> _EXERCICE COURT 1_
Dans l'extrait fourni, relevez toutes les choses dont l'odeur est évoquée avec le mot « odeur ».
> _EXERCICE COURT 2_
Reproduisez à l'identique le passage de l'extrait fourni, depuis « Les grandes ballades, l'après » jusqu'à « cachemire trop grands. » inclus.
##### EXTRAIT FOURNI #####
Ecrit à deux mains avec avec Lou Collines.

Lui, c'est:
L'odeur des châtaignes grillées au coin d'une rue balayée par un vent glacial.
Le crissement des pieds dans les feuilles des bords de la Sorgue, au tout petit matin. Et les millions de gouttes, étincelantes, dans la haie de bambous.
Les grandes ballades, l'après midi, juste pour le plaisir de rentrer à l'abri du mistral, pour les mains sur le bol de chocolat bouillant, regarder le jour finir par la fenêtre... Et les pulls en cachemire trop grands.
La première allumette craquée sous le feu préparé... La première chaleur, les premières odeurs des racines très sèches de cade qui flambent.
Les longues soirées, le temps voulu pour la parole échangée, le piano ouvert sur l'odeur de mandarine, la pile de livres attendus, pendant que la pluie coule sur les vitres.
Les deux chanteclerc au four gorgées de sirop d'érable qu'on va voir de temps en temps, comme on prend des nouvelles d’un ami et qui commencent à diffuser, leur parfum suave, dans toute la maison, le bourguignon qui balbutie dans la cocotte en fonte rouge, qui nous vient d’avant. La bouteille de rouge qui prend la température sur le rebord de la cheminée...
                  Et le froid vif aux joues, les vitrines illuminées de couleurs vives dans la nuit, le grand soleil d'hiver qui recouvre tout de ses rayons rasants dans cette lumière dorée, le retour du rouge gorge sur la grille, le temps pour écrire...
         Les jambes recroquevillés sous les fesses, sur le canapé mais sous le plaid en mohair marron celui-là même qu'on a failli jeter cet été, la vapeur qui sort de la salle de bains où la baignoire se remplit d'eau brûlante, le ronronnement du chat sur les plumes du profond coussin rouge et l'odeur entêtante de la clémentine qu'on vient à peine d'ouvrir en deux qui nous saute aux narines.....
##### LIGNES ENREGISTRÉES #####
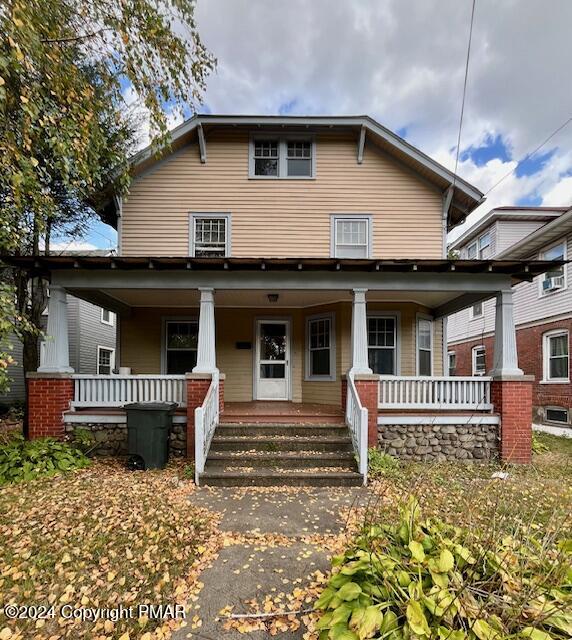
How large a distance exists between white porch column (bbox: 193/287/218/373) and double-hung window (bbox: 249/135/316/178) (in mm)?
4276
#####
##### LIGNES ENREGISTRÉES #####
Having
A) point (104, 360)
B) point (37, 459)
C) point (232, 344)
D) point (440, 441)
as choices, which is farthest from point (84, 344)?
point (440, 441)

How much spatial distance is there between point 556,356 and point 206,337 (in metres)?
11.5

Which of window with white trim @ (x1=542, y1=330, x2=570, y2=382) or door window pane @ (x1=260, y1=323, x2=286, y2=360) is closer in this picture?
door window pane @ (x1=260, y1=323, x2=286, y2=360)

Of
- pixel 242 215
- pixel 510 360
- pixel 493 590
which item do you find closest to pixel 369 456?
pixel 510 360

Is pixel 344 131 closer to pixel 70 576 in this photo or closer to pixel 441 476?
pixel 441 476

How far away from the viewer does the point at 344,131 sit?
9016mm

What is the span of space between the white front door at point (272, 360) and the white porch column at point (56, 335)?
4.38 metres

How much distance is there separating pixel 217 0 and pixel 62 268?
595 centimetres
#####
> _RÉPONSE CORRECTE 1_
- les châtaignes grillées
- les racines très sèches de cade
- la mandarine
- la clémentine

> _RÉPONSE CORRECTE 2_
Les grandes ballades, l'après midi, juste pour le plaisir de rentrer à l'abri du mistral, pour les mains sur le bol de chocolat bouillant, regarder le jour finir par la fenêtre... Et les pulls en cachemire trop grands.